■ What is needed: Each line below from the "Selection of Models 19" line through the "TEMPERATURA GLOBALE IN" line, those two included, must be restated word for word; the pictures must not be.

Data records
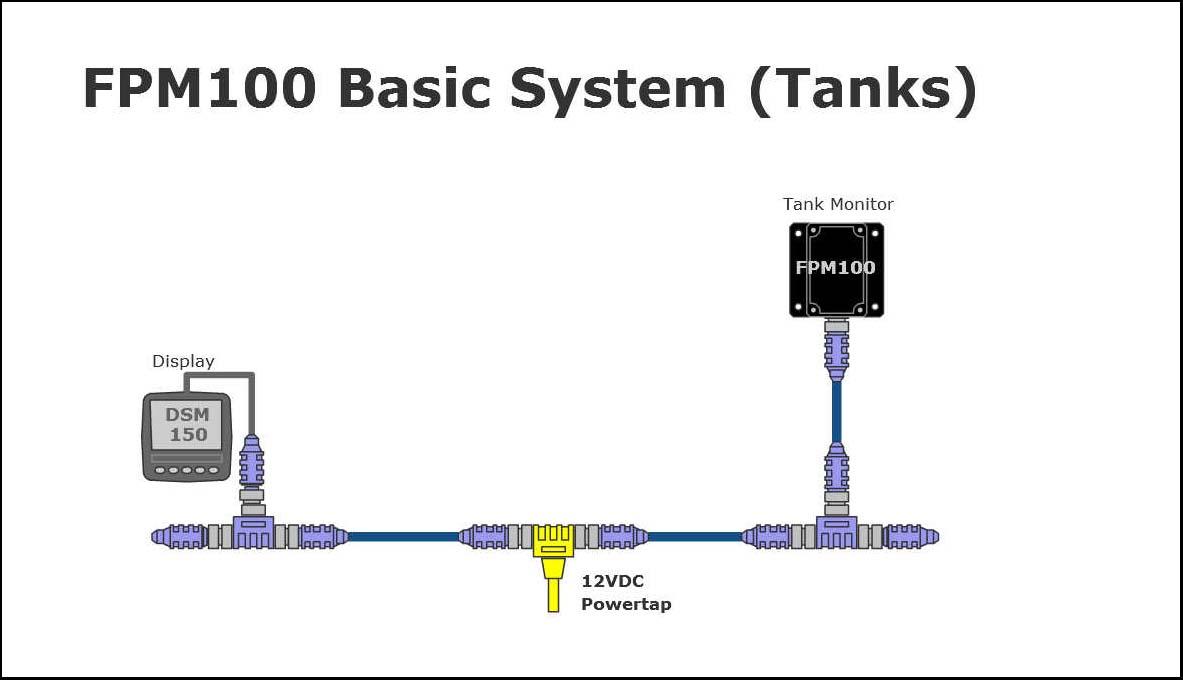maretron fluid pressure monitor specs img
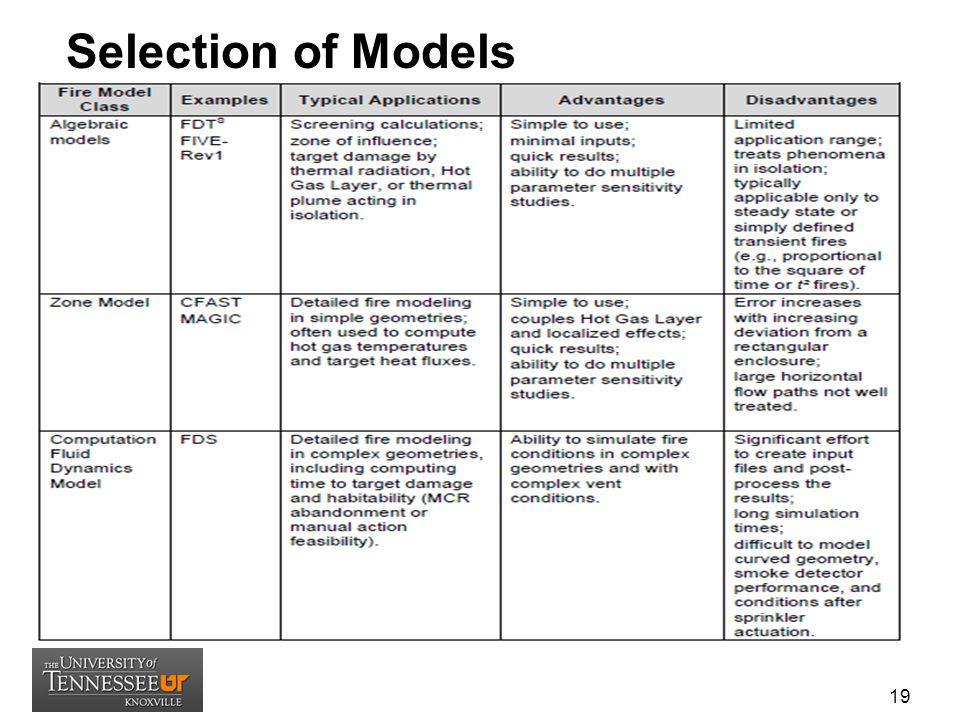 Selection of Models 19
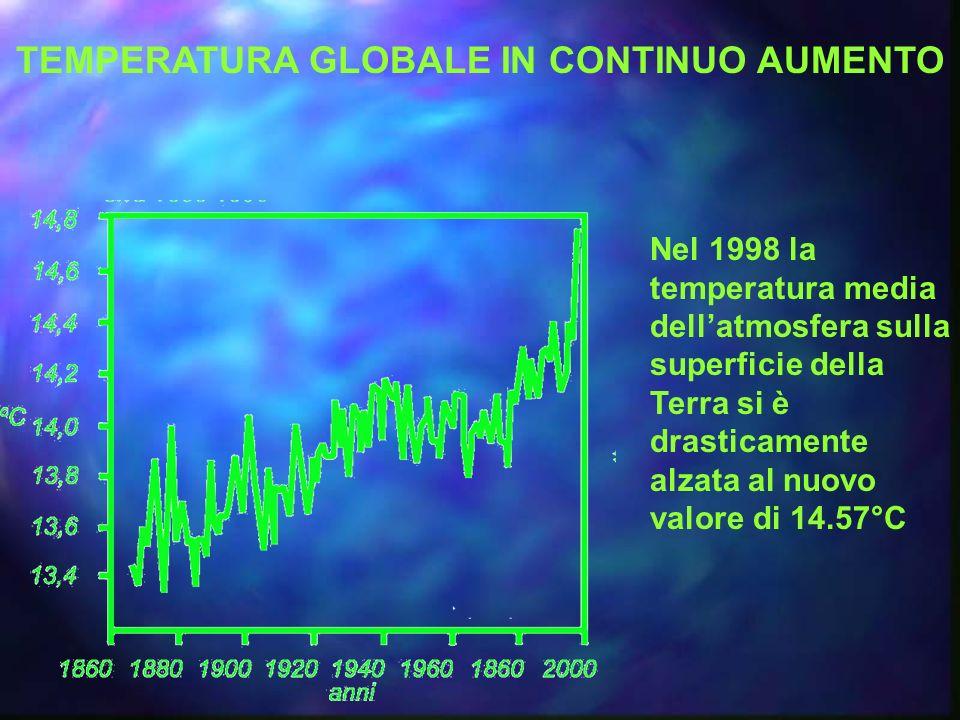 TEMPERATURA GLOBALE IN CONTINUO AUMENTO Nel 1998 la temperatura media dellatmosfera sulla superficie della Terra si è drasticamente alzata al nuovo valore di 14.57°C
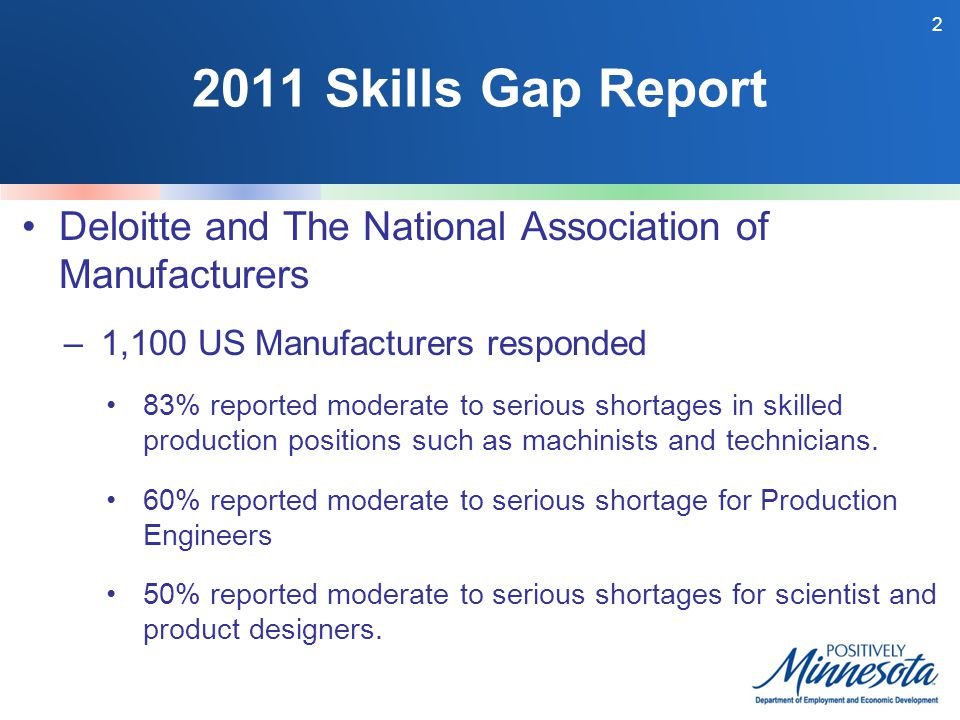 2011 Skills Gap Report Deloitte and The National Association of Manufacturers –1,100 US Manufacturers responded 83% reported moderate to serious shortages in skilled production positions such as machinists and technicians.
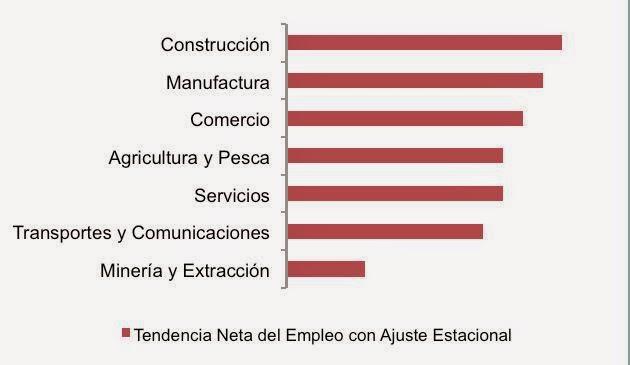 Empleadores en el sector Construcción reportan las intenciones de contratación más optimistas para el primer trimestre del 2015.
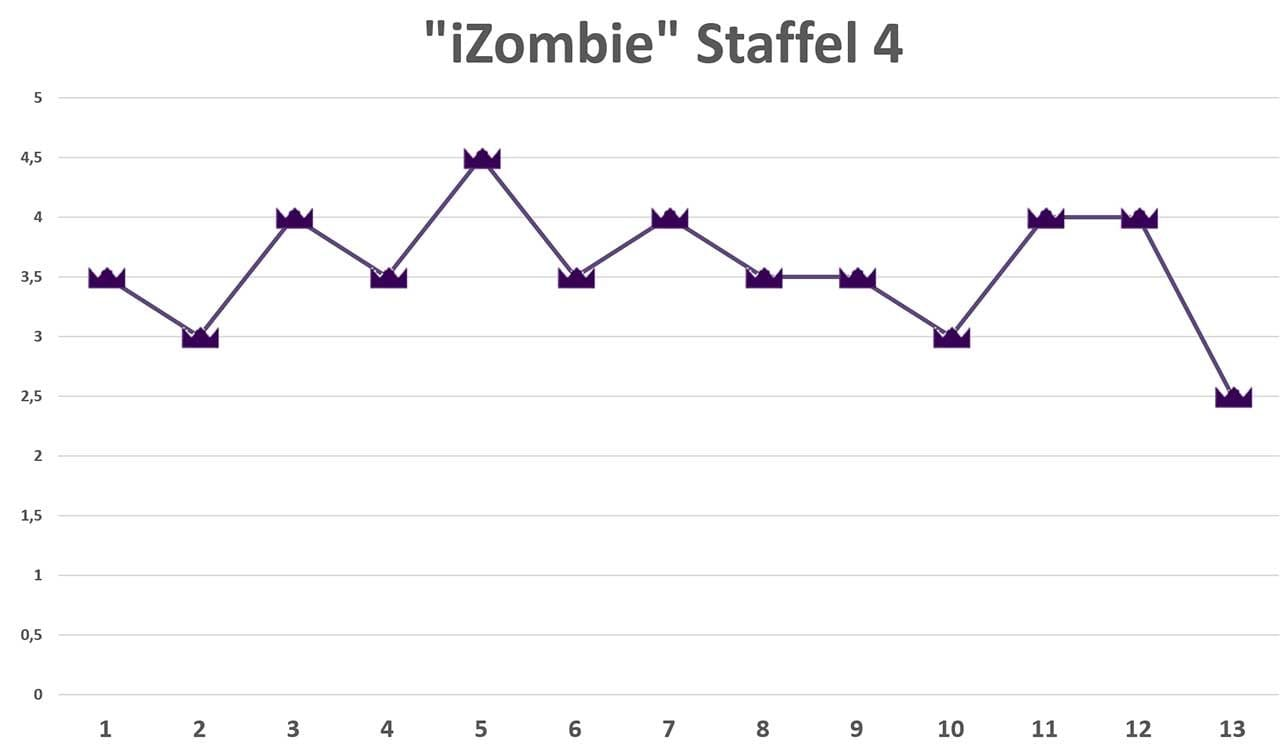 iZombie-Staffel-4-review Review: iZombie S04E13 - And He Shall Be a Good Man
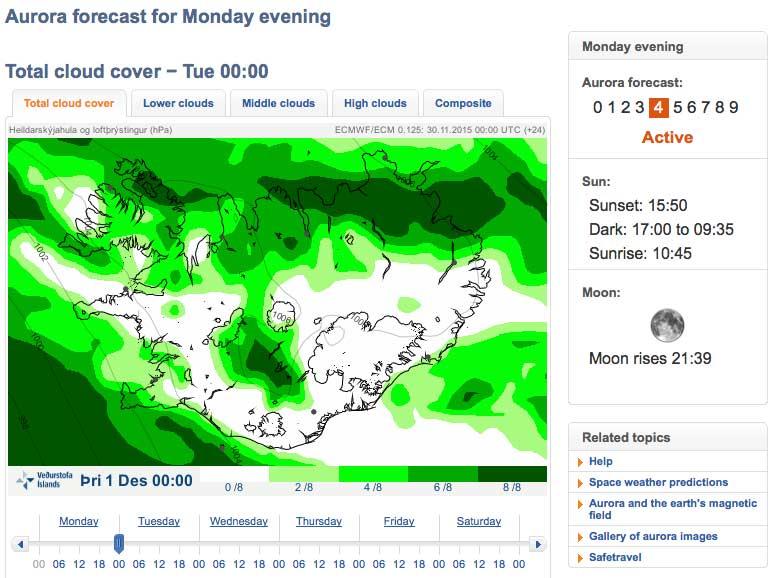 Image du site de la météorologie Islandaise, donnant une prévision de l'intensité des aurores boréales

■ Task output:
 Selection of Models 19
 TEMPERATURA GLOBALE IN CONTINUO AUMENTO Nel 1998 la temperatura media dellatmosfera sulla superficie della Terra si è drasticamente alzata al nuovo valore di 14.57°C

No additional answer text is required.